Une fois passé ces difficultés, il subsiste toutefois un résidu désagréable : le pavé numérique des PC n'est pas un pavé ABSOLU comme sur mac. En effet, les touches y ont également un "2e étage" activable par le shift (touche majuscule). Et là, l'utilisateur de mac est très seul. Quand on a pris l'habitude de ne pas avoir besoin de lâcher le shift pour taper des chiffres et qu'on se met à taper un paquet de chiffres dans cette configuration (exemple, je veux taper "ABC159YZ"), on peut se retrouver avec des résultats très embêtant. Parce que le pavé numérique PC, avec shift activé, ça te met des flèches ou des trucs qui effacent carrément du texte.
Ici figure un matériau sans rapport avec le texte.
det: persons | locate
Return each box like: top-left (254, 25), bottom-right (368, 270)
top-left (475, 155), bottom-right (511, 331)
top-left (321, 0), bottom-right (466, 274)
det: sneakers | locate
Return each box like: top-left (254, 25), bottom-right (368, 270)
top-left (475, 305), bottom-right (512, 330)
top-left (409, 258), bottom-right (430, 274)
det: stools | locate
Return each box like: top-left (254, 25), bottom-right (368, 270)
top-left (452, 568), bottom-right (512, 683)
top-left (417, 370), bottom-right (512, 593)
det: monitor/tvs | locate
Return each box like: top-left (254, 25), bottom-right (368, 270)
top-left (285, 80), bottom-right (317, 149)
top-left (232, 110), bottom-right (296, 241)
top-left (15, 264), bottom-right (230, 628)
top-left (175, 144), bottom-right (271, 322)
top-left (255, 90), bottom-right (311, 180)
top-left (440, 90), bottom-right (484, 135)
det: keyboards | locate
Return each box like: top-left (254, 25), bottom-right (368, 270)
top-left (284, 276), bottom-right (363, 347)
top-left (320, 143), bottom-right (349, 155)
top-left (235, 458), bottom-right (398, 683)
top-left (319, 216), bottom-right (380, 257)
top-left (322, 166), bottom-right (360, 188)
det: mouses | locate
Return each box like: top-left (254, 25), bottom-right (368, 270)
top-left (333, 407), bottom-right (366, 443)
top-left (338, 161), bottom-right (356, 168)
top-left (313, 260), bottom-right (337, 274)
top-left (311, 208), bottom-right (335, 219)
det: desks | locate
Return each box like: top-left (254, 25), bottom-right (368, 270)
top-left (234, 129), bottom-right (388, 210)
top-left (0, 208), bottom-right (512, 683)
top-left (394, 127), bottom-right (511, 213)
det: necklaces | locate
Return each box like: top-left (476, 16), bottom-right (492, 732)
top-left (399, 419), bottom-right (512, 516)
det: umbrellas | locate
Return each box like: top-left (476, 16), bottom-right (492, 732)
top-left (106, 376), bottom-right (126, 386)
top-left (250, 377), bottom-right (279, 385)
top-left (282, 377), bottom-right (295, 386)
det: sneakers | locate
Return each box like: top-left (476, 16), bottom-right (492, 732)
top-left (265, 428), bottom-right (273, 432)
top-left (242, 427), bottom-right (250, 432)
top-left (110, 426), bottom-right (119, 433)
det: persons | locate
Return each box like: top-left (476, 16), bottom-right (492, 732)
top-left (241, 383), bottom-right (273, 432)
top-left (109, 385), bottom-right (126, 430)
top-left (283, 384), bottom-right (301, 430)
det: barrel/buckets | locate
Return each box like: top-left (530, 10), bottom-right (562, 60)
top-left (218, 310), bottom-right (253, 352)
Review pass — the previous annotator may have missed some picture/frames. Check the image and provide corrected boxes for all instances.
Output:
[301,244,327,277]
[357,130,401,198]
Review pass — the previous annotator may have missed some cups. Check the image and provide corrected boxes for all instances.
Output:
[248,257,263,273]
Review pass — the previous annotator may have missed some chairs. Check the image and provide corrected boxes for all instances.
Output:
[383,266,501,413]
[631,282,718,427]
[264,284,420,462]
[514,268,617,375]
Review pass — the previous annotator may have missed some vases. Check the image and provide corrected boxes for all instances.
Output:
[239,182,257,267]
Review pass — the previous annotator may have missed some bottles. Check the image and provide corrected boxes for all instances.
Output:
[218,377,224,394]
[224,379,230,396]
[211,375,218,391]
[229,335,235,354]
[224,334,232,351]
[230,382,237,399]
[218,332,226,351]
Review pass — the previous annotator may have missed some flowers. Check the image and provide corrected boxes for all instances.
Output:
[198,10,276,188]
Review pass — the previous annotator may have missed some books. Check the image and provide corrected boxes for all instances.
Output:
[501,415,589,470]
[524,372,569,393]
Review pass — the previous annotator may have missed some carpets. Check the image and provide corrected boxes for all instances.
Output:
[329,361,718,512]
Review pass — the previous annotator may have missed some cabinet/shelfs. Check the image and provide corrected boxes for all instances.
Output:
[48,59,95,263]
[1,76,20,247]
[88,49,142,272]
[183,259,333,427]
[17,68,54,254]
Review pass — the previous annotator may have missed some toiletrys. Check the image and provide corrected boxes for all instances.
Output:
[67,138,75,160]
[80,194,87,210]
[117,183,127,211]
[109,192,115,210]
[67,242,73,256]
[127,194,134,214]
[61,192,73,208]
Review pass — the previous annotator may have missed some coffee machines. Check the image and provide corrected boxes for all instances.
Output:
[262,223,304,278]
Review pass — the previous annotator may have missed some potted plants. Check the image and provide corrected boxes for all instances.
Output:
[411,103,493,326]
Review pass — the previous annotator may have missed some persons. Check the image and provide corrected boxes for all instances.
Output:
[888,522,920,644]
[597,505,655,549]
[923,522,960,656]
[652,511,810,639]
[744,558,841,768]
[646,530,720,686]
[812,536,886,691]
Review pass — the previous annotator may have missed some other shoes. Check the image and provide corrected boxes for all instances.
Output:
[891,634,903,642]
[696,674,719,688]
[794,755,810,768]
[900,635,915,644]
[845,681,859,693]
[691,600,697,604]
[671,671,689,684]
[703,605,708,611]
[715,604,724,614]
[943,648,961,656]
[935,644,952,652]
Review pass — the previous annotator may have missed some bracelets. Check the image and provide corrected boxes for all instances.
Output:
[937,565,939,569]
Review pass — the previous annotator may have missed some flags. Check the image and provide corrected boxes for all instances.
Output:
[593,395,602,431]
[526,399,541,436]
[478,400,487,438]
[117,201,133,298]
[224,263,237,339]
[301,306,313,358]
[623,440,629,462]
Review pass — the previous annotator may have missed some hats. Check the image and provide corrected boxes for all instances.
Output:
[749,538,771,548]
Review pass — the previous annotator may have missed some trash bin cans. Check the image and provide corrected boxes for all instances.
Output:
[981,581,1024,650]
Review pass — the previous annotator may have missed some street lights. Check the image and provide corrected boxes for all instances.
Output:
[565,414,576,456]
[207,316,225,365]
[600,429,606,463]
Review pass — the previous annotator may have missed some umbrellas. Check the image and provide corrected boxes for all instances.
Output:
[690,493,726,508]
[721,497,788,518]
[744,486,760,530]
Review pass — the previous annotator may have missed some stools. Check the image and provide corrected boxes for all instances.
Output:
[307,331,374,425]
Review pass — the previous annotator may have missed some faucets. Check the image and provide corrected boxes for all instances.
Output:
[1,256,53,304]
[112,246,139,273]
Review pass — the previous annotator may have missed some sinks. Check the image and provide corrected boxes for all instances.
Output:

Et donc tu tapes ton truc, puis tu regardes ton écran, et là il t'a dynamité ton tableur et c'est un peu délicat à réparer.

Du coup, comme je pense que seuls des MacUsers comprendront de quoi je veux parler, je dépose ma question ici.
Est-ce qu'on a un moyen simple de désactiver cette fonctionnalité inutile du pavé numérique, afin qu'il soit, une bonne fois pour toutes, ABSOLUMENT ABSOLU ?
Peut-être avec une config clavier à bricoler soi-même ?
Une solution valable sous Win ET sous Linux serait un vrai miracle.


----------